Ресторан был рядом, через вагон.
«Обложили, суки, — понял Егорка. — Надо ж знать, кого убивать, — куда меня черт понес?..»
Катя вернулась очень быстро:
— Давай стакан!
Она плеснула Егорке и тут же опрокинула бутылку в свой стакан, налила его до края и выпила — жадно, взахлеб, будто это не портвейн, а ключевая вода.
«Молодец девка», — подумал Егорка.
Несколько секунд они сидели молча, — портвейн всегда идет тяжело.
— Чё скажешь? — спросил Егорка.
— Не могу я так больше! — вдруг заорала Катя. — Слышишь, дед, не могу-у!..
Она вдруг резко, с размаху упала на полку, закинула ноги в тяжелых зимних ботинках так, что красная длинная майка, похожая на рубашку, сразу упала с колен и Егорка увидел грязные белые трусы с желтым пятном посередине.
Катя рыдала, размазывала слезы руками, потом вдруг как-то хрипнула, перевернулась на бок и замолчала.
Егорка испуганно посмотрел на полку. Девчонка спала как мертвая.
35
Так получилось, что Борис Александрович видел Бурбулиса уже несколько раз — по телевидению. Бурбулис показался Борису Александровичу умным и неординарным человеком.

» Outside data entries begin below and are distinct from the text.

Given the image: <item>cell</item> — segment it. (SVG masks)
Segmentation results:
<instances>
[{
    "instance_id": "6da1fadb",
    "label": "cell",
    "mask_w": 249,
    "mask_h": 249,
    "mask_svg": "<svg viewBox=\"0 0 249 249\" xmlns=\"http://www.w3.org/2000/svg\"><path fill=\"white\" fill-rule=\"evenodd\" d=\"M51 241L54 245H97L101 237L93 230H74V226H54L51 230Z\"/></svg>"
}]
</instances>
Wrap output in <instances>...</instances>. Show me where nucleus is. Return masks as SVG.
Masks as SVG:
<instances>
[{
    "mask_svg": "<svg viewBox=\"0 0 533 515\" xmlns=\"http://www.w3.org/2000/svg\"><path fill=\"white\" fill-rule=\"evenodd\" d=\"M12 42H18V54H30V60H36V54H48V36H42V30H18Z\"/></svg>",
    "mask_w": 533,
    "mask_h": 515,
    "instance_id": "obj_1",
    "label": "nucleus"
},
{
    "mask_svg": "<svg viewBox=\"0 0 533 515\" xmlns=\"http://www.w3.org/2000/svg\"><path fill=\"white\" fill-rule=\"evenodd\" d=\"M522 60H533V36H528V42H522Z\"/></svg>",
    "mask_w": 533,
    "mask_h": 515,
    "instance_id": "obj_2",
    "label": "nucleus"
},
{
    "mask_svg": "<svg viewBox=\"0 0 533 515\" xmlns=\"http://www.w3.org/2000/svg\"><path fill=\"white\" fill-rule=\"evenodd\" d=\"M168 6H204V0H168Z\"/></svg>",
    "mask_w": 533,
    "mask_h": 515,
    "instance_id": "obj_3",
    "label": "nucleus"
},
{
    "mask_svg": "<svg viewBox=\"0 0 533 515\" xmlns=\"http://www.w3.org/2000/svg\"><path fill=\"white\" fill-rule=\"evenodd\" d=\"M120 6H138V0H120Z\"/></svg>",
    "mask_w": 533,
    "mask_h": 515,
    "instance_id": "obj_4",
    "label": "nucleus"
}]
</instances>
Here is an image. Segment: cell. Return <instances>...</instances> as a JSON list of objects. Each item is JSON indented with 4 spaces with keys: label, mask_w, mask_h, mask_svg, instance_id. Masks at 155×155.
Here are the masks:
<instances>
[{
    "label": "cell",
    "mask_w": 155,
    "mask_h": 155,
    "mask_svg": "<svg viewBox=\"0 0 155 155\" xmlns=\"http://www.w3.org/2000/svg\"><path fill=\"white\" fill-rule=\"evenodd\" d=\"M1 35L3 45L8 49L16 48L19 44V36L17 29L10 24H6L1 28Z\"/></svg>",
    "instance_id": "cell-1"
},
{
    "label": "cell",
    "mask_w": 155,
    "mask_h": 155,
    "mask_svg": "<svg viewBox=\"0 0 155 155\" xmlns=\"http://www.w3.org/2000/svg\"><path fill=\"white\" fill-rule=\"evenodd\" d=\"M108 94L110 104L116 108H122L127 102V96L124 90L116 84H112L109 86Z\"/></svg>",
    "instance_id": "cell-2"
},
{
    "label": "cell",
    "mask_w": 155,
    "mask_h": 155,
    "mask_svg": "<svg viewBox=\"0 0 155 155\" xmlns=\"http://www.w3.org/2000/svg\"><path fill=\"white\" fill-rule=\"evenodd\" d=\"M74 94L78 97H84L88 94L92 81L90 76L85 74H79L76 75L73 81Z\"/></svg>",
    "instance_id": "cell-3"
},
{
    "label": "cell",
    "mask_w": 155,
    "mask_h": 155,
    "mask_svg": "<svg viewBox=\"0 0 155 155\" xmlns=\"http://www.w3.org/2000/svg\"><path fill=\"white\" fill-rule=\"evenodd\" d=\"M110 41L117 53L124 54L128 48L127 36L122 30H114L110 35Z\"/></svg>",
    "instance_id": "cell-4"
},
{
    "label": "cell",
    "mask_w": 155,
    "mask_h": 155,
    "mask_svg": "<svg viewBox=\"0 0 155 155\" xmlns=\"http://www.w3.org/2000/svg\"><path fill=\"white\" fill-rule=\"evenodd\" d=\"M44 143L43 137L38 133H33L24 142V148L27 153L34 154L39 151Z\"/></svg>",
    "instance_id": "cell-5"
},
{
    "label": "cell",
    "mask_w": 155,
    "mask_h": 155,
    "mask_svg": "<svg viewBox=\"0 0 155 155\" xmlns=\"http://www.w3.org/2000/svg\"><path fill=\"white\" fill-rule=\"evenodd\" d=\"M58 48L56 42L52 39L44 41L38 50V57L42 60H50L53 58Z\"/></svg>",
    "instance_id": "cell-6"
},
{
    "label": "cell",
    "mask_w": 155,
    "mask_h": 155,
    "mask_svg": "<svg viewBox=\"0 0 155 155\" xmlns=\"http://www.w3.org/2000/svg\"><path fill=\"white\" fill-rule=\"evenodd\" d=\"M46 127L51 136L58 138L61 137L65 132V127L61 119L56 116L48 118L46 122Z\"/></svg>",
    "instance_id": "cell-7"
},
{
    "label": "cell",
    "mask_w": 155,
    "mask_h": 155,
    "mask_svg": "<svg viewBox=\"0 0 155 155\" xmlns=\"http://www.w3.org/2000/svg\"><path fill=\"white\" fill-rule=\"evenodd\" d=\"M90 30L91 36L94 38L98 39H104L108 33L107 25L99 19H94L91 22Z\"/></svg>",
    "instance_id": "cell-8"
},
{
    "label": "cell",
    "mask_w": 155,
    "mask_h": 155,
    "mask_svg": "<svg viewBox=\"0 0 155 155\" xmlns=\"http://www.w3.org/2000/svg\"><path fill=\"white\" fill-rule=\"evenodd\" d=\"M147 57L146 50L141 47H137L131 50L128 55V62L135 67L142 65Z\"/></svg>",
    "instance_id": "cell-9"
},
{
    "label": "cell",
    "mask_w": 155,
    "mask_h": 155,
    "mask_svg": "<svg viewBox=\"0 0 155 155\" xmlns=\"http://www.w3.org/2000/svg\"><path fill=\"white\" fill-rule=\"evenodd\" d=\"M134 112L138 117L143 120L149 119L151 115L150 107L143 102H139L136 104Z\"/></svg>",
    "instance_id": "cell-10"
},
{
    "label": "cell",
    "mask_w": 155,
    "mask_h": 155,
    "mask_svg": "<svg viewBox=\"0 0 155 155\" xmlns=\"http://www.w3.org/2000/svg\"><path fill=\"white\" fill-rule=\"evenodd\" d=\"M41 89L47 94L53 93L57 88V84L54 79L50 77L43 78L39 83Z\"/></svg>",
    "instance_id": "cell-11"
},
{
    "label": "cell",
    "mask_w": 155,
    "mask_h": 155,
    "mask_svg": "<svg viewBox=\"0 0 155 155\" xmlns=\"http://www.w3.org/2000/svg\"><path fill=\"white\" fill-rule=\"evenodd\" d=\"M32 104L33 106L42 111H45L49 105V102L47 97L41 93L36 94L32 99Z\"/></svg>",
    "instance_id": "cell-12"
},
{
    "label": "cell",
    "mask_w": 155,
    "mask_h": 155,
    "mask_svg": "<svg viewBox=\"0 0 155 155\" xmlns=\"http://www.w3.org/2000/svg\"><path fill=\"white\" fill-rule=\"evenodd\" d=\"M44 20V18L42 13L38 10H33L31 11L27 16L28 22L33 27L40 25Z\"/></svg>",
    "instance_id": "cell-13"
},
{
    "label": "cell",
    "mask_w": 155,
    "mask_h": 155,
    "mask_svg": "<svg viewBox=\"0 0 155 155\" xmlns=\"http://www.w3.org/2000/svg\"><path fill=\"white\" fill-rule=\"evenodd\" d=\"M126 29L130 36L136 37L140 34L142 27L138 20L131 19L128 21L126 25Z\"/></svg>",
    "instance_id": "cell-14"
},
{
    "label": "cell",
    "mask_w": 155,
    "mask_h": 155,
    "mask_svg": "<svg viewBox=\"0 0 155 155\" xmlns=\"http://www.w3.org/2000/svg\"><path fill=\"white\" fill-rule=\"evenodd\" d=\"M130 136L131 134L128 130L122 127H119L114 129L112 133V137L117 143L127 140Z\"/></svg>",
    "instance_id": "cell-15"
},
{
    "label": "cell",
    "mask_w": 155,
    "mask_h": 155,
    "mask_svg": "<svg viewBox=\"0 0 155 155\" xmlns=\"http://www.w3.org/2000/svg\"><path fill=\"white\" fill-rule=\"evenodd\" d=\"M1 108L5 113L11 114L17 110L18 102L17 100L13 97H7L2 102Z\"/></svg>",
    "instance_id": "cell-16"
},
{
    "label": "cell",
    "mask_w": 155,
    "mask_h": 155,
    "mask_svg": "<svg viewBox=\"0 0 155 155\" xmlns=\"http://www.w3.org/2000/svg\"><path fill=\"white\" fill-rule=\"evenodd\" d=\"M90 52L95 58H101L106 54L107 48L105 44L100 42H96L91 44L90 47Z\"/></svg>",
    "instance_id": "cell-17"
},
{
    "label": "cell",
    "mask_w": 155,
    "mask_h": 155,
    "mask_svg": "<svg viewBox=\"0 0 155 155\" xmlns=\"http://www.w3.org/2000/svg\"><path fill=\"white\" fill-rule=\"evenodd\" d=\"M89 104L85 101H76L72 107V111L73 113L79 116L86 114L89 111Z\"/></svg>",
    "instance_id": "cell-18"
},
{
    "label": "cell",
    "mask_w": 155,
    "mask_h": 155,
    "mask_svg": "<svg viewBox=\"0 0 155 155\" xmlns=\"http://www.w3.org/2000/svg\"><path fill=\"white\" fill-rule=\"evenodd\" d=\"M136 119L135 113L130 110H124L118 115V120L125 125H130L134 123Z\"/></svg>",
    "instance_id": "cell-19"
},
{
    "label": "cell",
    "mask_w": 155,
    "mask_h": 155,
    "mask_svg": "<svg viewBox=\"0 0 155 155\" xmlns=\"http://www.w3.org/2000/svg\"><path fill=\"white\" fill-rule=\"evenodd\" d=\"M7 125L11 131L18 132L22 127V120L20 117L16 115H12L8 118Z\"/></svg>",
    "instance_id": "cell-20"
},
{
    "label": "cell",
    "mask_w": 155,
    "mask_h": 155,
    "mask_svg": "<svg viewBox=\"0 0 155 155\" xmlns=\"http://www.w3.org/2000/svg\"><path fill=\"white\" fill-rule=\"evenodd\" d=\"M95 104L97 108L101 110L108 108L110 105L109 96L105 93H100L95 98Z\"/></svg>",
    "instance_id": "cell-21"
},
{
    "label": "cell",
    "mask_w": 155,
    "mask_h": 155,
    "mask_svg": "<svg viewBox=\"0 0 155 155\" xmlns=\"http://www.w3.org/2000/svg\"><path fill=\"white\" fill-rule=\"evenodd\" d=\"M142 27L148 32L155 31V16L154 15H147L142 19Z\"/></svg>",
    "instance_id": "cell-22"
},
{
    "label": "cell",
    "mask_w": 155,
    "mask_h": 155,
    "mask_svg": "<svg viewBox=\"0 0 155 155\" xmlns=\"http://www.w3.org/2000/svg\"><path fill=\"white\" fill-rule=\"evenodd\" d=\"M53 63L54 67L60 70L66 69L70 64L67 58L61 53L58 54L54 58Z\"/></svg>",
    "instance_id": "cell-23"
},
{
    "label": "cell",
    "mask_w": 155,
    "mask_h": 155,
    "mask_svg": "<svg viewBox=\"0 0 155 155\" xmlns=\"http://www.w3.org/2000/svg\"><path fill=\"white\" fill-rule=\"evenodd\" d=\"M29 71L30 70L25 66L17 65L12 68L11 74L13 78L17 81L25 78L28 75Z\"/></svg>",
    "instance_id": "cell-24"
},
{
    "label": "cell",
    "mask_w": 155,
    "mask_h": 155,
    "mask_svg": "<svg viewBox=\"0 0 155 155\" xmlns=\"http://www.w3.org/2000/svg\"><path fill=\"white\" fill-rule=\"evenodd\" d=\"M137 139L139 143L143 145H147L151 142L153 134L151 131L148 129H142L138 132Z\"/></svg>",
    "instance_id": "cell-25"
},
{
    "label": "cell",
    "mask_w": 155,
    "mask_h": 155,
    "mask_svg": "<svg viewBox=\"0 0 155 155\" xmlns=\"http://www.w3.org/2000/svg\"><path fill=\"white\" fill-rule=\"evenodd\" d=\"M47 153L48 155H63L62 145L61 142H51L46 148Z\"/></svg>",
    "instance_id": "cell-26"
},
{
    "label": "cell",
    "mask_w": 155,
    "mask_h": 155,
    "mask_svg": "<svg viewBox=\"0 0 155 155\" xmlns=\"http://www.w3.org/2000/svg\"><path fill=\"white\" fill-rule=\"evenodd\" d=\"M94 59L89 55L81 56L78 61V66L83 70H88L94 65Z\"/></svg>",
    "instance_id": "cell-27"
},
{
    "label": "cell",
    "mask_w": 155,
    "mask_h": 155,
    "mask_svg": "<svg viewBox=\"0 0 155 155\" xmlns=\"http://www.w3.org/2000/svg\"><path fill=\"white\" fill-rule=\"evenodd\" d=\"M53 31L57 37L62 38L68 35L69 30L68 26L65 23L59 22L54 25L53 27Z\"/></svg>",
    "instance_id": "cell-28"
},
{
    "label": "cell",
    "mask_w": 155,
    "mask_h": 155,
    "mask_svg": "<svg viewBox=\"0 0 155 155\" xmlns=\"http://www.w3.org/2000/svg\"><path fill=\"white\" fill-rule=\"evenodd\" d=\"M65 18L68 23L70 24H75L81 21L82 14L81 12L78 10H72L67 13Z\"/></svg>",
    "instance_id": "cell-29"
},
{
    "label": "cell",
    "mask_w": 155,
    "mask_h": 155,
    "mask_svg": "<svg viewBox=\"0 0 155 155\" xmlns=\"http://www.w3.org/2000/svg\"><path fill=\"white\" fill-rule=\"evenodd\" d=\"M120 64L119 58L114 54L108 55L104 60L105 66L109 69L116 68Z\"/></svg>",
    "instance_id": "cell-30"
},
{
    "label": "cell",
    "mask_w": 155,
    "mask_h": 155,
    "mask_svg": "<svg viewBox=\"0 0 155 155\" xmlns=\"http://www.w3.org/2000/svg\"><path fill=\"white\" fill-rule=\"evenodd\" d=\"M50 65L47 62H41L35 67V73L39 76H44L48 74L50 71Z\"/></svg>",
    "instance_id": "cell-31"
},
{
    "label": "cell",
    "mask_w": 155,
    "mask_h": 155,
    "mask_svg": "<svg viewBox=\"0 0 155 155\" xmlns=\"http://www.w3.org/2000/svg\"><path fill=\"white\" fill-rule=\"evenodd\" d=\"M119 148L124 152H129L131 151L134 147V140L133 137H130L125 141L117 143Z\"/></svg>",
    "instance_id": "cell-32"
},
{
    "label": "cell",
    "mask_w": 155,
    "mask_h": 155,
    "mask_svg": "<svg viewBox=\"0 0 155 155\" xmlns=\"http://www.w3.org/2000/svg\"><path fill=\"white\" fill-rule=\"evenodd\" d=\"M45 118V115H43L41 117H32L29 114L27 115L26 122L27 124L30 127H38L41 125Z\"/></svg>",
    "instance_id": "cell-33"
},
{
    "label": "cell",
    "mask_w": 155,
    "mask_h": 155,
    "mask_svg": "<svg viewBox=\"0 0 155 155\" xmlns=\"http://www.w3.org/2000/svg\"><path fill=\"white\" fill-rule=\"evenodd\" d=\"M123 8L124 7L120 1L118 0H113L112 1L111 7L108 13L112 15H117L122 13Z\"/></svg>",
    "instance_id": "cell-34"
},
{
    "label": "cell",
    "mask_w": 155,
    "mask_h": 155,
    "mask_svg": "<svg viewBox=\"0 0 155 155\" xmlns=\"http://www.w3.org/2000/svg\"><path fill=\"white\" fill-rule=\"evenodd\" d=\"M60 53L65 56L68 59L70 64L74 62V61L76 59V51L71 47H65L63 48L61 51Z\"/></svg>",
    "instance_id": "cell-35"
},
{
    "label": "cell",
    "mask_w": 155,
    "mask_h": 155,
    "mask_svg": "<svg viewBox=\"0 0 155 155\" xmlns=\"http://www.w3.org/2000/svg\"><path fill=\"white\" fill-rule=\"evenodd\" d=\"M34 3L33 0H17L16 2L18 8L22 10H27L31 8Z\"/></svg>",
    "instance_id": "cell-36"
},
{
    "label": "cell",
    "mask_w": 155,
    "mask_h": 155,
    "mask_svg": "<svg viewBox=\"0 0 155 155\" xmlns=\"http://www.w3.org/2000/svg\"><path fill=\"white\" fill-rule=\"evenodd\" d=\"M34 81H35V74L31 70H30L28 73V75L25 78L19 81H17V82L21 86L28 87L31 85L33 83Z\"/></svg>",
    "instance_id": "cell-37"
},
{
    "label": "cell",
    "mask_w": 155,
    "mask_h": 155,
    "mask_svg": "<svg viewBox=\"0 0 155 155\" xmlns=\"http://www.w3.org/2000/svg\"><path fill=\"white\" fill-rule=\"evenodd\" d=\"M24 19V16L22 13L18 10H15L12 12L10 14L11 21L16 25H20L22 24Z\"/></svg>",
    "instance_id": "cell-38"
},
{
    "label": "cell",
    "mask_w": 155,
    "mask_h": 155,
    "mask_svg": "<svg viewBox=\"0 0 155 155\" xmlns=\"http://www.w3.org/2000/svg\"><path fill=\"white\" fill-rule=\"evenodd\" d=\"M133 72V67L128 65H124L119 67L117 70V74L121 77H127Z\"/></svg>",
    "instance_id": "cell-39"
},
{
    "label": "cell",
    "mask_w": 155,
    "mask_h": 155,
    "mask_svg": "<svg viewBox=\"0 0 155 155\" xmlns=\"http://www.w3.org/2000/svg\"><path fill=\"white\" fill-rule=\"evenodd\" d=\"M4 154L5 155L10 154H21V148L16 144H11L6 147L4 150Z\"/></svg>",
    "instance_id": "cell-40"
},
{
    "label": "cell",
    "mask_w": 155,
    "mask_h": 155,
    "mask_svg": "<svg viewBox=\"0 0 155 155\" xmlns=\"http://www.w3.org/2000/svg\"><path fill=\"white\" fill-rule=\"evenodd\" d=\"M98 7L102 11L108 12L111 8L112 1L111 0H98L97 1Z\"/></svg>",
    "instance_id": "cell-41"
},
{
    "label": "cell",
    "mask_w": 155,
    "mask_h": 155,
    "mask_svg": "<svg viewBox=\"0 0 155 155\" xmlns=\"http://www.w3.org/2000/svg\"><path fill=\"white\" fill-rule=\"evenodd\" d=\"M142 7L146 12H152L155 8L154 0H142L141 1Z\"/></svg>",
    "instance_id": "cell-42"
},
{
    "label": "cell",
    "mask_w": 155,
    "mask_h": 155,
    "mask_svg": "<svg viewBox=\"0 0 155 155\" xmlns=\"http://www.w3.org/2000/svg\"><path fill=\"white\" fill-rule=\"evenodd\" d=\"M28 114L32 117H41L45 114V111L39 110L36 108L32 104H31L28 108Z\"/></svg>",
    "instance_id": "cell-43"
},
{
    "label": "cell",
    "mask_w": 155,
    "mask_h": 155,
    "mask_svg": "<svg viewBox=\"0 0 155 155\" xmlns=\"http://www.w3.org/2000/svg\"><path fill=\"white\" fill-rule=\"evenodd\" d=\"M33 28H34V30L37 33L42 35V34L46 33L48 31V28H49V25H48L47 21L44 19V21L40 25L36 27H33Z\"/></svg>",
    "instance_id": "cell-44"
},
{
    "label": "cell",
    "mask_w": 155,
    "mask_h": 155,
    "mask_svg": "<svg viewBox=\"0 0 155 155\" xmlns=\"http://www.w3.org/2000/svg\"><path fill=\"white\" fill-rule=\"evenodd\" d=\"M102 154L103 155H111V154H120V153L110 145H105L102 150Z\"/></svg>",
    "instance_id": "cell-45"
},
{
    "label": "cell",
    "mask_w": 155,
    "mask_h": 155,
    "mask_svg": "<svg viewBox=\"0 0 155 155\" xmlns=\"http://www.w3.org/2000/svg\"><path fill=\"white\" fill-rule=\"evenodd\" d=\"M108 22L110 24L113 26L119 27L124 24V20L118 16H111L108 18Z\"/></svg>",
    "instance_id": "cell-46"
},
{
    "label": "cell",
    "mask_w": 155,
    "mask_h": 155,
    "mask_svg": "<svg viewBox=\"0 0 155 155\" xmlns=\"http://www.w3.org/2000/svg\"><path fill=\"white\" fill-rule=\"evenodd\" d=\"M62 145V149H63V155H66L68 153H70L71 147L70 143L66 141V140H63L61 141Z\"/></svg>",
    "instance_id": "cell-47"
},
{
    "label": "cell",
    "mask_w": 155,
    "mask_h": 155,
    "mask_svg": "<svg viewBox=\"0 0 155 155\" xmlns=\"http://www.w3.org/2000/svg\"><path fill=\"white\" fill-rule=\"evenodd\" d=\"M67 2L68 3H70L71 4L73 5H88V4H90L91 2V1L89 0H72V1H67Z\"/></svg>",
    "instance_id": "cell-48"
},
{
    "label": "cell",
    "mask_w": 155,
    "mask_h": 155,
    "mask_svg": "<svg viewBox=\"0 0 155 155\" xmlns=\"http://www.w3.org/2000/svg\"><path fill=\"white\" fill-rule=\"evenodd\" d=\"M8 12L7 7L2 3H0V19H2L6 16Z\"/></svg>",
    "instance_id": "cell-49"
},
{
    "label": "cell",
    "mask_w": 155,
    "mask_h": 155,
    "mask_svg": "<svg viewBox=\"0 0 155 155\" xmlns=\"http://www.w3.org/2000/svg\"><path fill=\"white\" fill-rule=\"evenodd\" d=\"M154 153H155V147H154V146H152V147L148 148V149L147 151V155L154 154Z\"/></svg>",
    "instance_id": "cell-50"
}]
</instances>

Он написал Бурбулису письмо, предлагая обсудить судьбу Камерного театра, и Бурбулис, к его удивлению, откликнулся. Правда, не сразу, где-то через месяц: Недошивин нашел Бориса Александровича по домашнему телефону и передал, что в субботу, к десяти вечера господина Покровского ждут в Кремле.
Поздновато, конечно, Борис Александрович хотел отказаться (не по возрасту как-то бродить по ночам), но любопытство пересилило. Он был уверен, что Бурбулис сидит там же, где был кабинет Сталина, но в Кремле все давно изменилось; к Сталину он ходил через Троицкие ворота, а к Бурбулису надо через Спасские. «Сколько же у них кабинетов, а?» — поразился Борис Александрович. Он не мог предположить, что только в одном Кремле можно, при желании, разместить более трех тысяч чиновников, причем у каждого — собственное место, свои апартаменты, не считая секретарей и охрану.